Indexing terms Anxiety scale; Children; Dental anxiety; Pediatric dentistry


Objetivo: Verificar a prevalência e a associação da ansiedade dos pais e filhos entre as variáveis socioeconômicas frente ao comportamento da criança durante o atendimento odontológico. Métodos: Este estudo foi caracterizado como quantitativo, observacional, transversal e descritivo. Para a coleta de dados, utilizou-se um questionário sobre dados sociodemográficos e experiência dentária, Escalas de Teste de Imagem de Venham, Escalas de Ansiedade Odontológica de Corah e Escala de Ansiedade de Frankl. Os dados foram analisados utilizando estatística descritiva e inferencial (Qui-quadrado e Teste exato de Fisher), α=0.05. Resultados: A maioria das crianças pertencia à faixa etária de 7 a 9 anos, 57,9%. Destas, 72,6% foram submetidos a procedimentos invasivos. A prevalência de ansiedade das crianças foi de 43,2% (n=41). Quanto aos pais/responsáveis, a prevalência de ansiedade foi de 88,4% (n=84).
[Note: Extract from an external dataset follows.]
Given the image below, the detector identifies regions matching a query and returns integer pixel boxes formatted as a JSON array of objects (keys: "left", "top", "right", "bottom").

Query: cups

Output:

Foi verificada associação significativa entre experiência da consulta e ansiedade da criança (p= 0,050) utilizando a escala VTP. E foi verificada associação significativa entre a ansiedade e o tipo de procedimento (p= 0,017) e a experiência da criança (p=0,000) utilizando a escala de Frankl. Conclusão: Não houve associação entre ansiedade e as variáveis socioeconômicas. Nas variáveis relacionadas as experiências odontológicas, foi verificada associação significativa entre a experiência da consulta e a ansiedade da criança utilizando a escala VTP. Na escala de Frankl foi observada associação entre ansiedade e o tipo de procedimento, e experiência da consulta.
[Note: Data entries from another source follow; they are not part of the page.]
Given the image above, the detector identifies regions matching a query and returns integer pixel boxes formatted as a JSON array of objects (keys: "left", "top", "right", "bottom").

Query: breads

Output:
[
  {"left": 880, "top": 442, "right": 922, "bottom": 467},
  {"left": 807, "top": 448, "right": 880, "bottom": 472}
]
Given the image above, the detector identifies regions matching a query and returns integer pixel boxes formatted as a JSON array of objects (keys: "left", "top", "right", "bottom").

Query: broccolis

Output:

Termos de indexação Escala de ansiedade manifesta; Crianças; Ansiedade ao tratamento odontológico; Odontopediatria


Anxiety and fear associated with dental treatments are different psychological stages which are related to patients. Anxiety is described as a reaction to the feeling of danger or apprehension in situations prior to the dental treatment. On the other hand, fear is generally considered as a physiological, behavioral and emotional response to a dreaded stimulus. The literature has sought answers to alleviate fear and anxiety during dental treatments [1,2]. Anxiety and fear during the dental appointment vary with age, sex, educational level and socioeconomic factors [2]. Contrary to popular belief, the prevalence of anxiety prior to dental treatment does not decrease with age [3]. The prevalence of anxiety in children during dental treatments can reach up to 29% [4,5].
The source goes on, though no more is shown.